Наступила оглушительная тишина. Наконец поднял голову кузен:

— Ваши парламентарии нередко досаждают Вашему Величеству… — Смуглое лицо Ноллиса сияло пуританским огнем. (Я так и знала, что он бросится защищать эту инакомыслящую букашку, ничтожного Уэнтворта!)

— Но все же, мадам…

— Досаждают? Дело не в подлом Уэнтворте.

Сколько я царствую, они вечно подкапываются под меня! То право наследования, то замужество, потом королева Шотландская, притом постоянные вмешательства в денежные дела, в церковные…

— Но, мадам, они безотказно голосовали за все субсидии, потребные вашей милости…

— Потребные мне? Потребные им! Воевать за них, хранить мир для них, для их женушек, для их деток!

— Вам не следует сомневаться в их преданности! Или наказывать за честные речи о злоупотреблениях в церкви и государстве! — Он впился в меня взглядом и погрозил тощим пальцем. С ужасом я увидела на его лице печать двадцати с лишним лет, на которые он старше меня. Он казался старше самого времени. — Предостерегаю вашу милость, если вы вместо изменников-папистов начнете карать добрых людей…

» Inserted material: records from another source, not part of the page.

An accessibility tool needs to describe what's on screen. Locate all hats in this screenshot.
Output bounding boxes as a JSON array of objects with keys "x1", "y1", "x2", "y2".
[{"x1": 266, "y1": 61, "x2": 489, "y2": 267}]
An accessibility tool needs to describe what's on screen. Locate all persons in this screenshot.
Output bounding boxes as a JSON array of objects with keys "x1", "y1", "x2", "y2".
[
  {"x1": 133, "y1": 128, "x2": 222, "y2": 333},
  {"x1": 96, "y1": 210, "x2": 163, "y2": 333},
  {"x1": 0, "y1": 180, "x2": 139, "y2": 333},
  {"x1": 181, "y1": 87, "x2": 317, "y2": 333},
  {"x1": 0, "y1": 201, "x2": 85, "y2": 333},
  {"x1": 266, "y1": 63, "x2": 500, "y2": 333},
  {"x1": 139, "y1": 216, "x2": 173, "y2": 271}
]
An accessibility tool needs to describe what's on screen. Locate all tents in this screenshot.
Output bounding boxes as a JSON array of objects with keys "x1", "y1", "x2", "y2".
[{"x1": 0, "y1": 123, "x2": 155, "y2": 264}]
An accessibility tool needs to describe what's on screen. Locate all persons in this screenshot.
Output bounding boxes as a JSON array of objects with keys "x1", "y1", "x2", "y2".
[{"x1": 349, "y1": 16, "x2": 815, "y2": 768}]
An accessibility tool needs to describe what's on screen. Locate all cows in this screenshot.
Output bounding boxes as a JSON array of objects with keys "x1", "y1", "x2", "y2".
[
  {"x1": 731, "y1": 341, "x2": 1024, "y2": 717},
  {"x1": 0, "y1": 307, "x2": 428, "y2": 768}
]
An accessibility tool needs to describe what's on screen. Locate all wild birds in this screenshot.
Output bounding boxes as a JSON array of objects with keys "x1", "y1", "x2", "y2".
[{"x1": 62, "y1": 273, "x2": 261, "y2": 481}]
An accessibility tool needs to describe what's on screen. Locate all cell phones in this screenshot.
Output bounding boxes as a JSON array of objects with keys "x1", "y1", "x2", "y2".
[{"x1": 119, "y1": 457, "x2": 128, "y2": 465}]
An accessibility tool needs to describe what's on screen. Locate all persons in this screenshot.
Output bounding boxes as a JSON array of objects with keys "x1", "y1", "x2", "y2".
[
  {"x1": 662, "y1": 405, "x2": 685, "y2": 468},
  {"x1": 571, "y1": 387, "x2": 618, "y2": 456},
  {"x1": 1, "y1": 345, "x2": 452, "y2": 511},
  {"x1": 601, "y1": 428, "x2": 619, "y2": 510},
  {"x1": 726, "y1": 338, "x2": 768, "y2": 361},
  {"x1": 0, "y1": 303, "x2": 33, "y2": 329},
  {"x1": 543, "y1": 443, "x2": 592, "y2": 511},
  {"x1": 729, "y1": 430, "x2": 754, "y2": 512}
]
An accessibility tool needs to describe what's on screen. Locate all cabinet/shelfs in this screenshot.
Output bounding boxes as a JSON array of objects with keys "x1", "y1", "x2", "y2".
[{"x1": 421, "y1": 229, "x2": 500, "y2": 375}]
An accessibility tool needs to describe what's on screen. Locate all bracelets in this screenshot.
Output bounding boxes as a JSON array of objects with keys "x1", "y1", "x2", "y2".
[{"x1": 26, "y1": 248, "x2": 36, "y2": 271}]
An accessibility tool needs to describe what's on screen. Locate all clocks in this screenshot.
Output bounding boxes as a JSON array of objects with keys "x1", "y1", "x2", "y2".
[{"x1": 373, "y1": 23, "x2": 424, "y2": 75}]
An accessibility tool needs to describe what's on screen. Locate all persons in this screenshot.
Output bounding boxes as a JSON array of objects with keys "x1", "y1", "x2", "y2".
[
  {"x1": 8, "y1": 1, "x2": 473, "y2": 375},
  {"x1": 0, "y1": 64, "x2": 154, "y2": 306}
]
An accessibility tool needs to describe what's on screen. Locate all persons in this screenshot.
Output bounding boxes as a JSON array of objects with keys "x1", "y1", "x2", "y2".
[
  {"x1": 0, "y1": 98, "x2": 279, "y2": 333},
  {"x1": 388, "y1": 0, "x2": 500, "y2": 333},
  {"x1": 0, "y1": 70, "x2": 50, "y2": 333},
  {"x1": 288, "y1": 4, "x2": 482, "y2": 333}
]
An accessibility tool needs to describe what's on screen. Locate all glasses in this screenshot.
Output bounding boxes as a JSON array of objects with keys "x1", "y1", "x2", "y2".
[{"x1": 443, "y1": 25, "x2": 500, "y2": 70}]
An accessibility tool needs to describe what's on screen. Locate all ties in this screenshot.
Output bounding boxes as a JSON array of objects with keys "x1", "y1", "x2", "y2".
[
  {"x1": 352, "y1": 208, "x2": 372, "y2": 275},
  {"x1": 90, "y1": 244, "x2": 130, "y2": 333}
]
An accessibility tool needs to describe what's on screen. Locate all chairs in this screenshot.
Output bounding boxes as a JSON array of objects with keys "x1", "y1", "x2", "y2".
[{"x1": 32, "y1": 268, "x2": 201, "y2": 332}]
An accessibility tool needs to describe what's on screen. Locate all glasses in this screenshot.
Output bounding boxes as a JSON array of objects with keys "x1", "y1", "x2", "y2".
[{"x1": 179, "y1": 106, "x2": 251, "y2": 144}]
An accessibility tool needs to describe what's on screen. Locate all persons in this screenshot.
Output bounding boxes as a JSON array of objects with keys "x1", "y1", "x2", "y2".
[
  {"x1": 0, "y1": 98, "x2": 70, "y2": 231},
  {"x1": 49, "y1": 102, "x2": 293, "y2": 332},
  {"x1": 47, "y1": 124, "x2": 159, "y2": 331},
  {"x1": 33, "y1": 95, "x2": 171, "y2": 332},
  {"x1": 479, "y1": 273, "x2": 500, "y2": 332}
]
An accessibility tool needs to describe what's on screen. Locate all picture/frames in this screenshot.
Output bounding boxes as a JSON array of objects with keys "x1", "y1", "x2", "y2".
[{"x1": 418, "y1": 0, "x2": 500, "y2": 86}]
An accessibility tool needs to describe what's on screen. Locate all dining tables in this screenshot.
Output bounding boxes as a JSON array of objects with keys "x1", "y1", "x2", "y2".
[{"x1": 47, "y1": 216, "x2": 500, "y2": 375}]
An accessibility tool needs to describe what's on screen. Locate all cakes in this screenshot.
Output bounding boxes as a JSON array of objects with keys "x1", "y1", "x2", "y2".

— Пуритане и проповедники — не добрые люди! Это мятежные вредители, алчные, невежественные! Кузен, вы знаете, изуверы одинаково опасны для государства, что те, что другие! — Я страстно сжала руки, прошлась взад-вперед. — Помните сестру Марию — все для Рима? И вот приходит брат Эдуард, мир переворачивается вверх дном ради иной догмы? Нет, долой фанатизм! Во всем золотая середина! Давайте прикроем деликатно окна души, чтобы никто не подглядывал.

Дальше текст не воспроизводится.